• Excerpt:
▽

I never have done drugs, so there are a lot of things about drug use that confuse me. But what confuses me most are how people do coke/ecstasy/meth/whatever to get high but don’t think about the crash into depression that comes after. The crash is as much a part of the experience as the high, but nobody ever says “I am going to get high and then get depressed.” People just talk about the high part.

Actually, drugs are not the point of this post. I bring them up because I have noticed a similar phenomenon when it comes to relationships. There is a lot of wanting to get high but ignoring what comes after. More specifically, I have been noticing lately that people desire mates with certain qualities, but never think that there may be a downside to those very same desired qualities.

There are quite a few examples of this. My favorite example of late is when women seek a professionally successful (and therefore wealthy) man for a husband and then express great frustration when he is too busy to spend quality time with the family. Did you read the recent news articles about Goldman Sachs year-end bonuses? Those guys don’t get anywhere in an I-Bank like Goldman by leaving at 5:00PM every night to be home for the family dinner. Want a man with a chance to make partner in a top law firm? Those guys don’t make partner by insisting on time off for PTA meetings. The vast majority of jobs that pay big money also expect you to bust your ass in exchange for all that wealth. Why doesn’t it occur to women that the hot shot MBA who is going to buy them that fabulous Georgetown townhouse isn’t going to have extra time for his son’s little league games?

△

• Exercise aim:
Reproduce, word for word, the portion of the excerpt on the downsides of qualities people seek in a mate from "I never have" to "same desired qualities.".

• Raw data:
▽

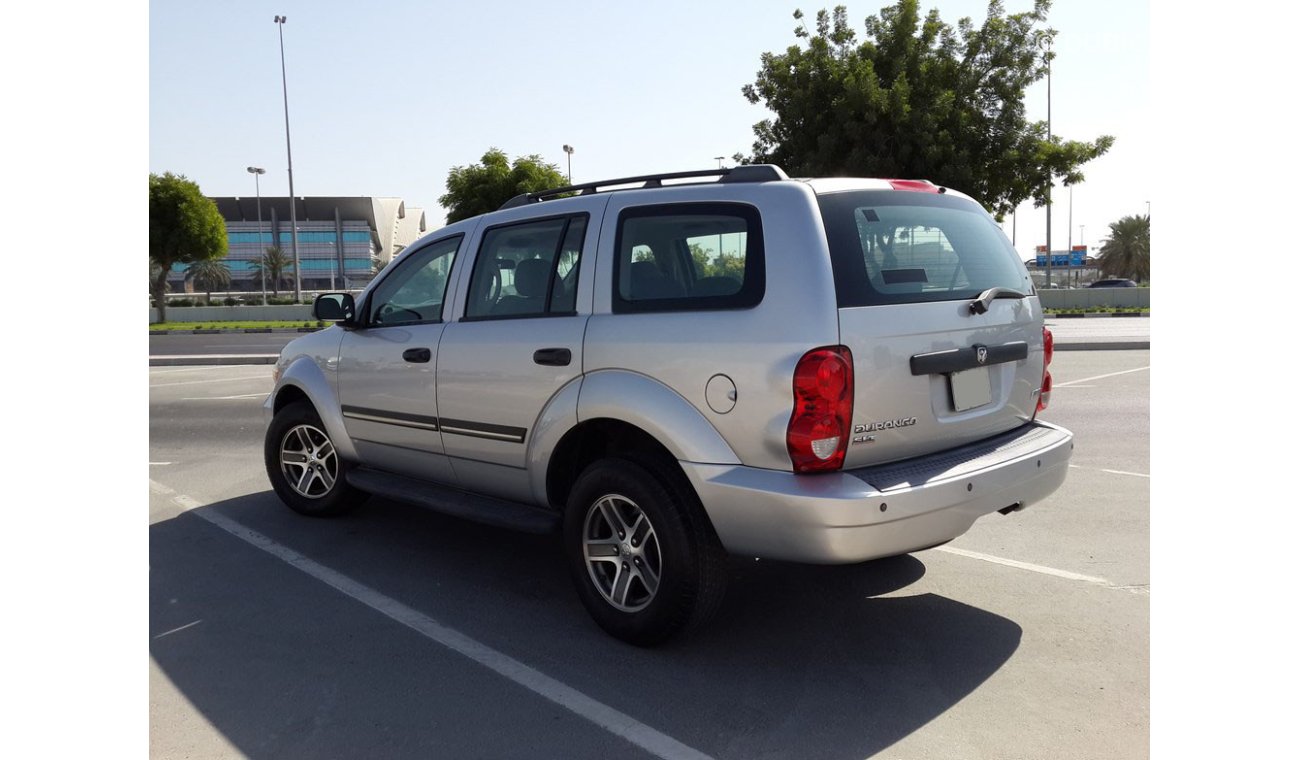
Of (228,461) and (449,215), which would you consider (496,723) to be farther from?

△

• Written solution:
I never have done drugs, so there are a lot of things about drug use that confuse me. But what confuses me most are how people do coke/ecstasy/meth/whatever to get high but don’t think about the crash into depression that comes after. The crash is as much a part of the experience as the high, but nobody ever says “I am going to get high and then get depressed.” People just talk about the high part.

Actually, drugs are not the point of this post. I bring them up because I have noticed a similar phenomenon when it comes to relationships. There is a lot of wanting to get high but ignoring what comes after. More specifically, I have been noticing lately that people desire mates with certain qualities, but never think that there may be a downside to those very same desired qualities.